▸ **Soal Tertulis A**:
Tentukan apakah setiap pernyataan berikut sesuai dengan teks tentang inflasi: (i) inflasi ringan terjadi apabila kenaikan harga berada di bawah 10% setahun; (ii) tingkat harga yang dianggap tinggi selalu menunjukkan inflasi; (iii) inflasi dapat digolongkan menjadi tiga golongan. Jawab ya atau tidak untuk masing-masing, disertai kutipan persis dari teks yang menjadi dasarnya.
▸ **Soal Tertulis B**:
Salinlah tanpa perubahan seluruh bagian teks tentang inflasi, mulai dari "Inflasi dapat digolongkan" sampai dengan "atas 100% setahun.".

▸ **Kutipan Teks**:
- - -

Minggu, 15 Mei 2011

ISTILAH AKUNTANSI INFLANSI

Dalam ilmu ekonomi, inflasi adalah suatu proses meningkatnya harga-harga secara umum dan terus-menerus (kontinu) berkaitan dengan mekanisme pasar yang dapat disebabkan oleh berbagai faktor, antara lain, konsumsi masyarakat yang meningkat, berlebihnya likuiditas di pasar yang memicu konsumsi atau bahkan spekulasi, sampai termasuk juga akibat adanya ketidak lancaran distribusi barang.[1] Dengan kata lain, inflasi juga merupakan proses menurunnya nilai mata uang secara kontinu. Inflasi adalah proses dari suatu peristiwa, bukan tinggi-rendahnya tingkat harga. Artinya, tingkat harga yang dianggap tinggi belum tentu menunjukan inflasi. Inflasi adalah indikator untuk melihat tingkat perubahan, dan dianggap terjadi jika proses kenaikan harga berlangsung secara terus-menerus dan saling pengaruh-memengaruhi. Istilah inflasi juga digunakan untuk mengartikan peningkatan persediaan uang yang kadangkala dilihat sebagai penyebab meningkatnya harga. Ada banyak cara untuk mengukur tingkat inflasi, dua yang paling sering digunakan adalah CPI dan GDP Deflator.
Inflasi dapat digolongkan menjadi empat golongan, yaitu inflasi ringan, sedang, berat, dan hiperinflasi. Inflasi ringan terjadi apabila kenaikan harga berada di bawah angka 10% setahun; inflasi sedang antara 10%—30% setahun; berat antara 30%—100% setahun; dan hiperinflasi atau inflasi tak terkendali terjadi apabila kenaikan harga berada di atas 100% setahun.

- - -

▸ **Bahan yang Disediakan**:
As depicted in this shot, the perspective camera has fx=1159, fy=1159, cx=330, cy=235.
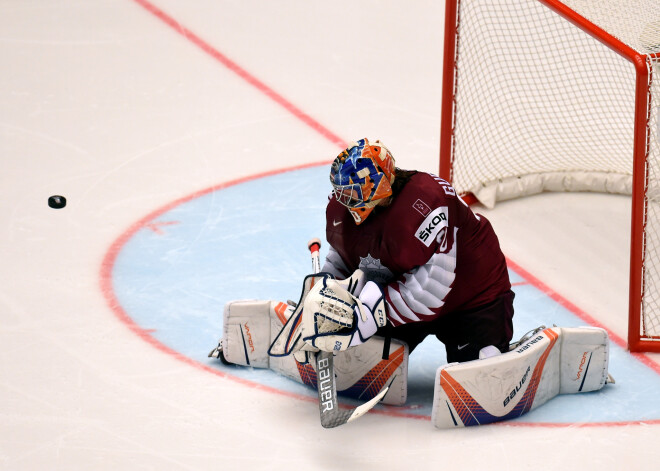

- - -

▸ **Jawaban Lengkap A**:
(i) Ya: "Inflasi ringan terjadi apabila kenaikan harga berada di bawah angka 10% setahun"
(ii) Tidak: "tingkat harga yang dianggap tinggi belum tentu menunjukan inflasi"
(iii) Tidak: "Inflasi dapat digolongkan menjadi empat golongan"

▸ **Jawaban Lengkap B**:
Inflasi dapat digolongkan menjadi empat golongan, yaitu inflasi ringan, sedang, berat, dan hiperinflasi. Inflasi ringan terjadi apabila kenaikan harga berada di bawah angka 10% setahun; inflasi sedang antara 10%—30% setahun; berat antara 30%—100% setahun; dan hiperinflasi atau inflasi tak terkendali terjadi apabila kenaikan harga berada di atas 100% setahun.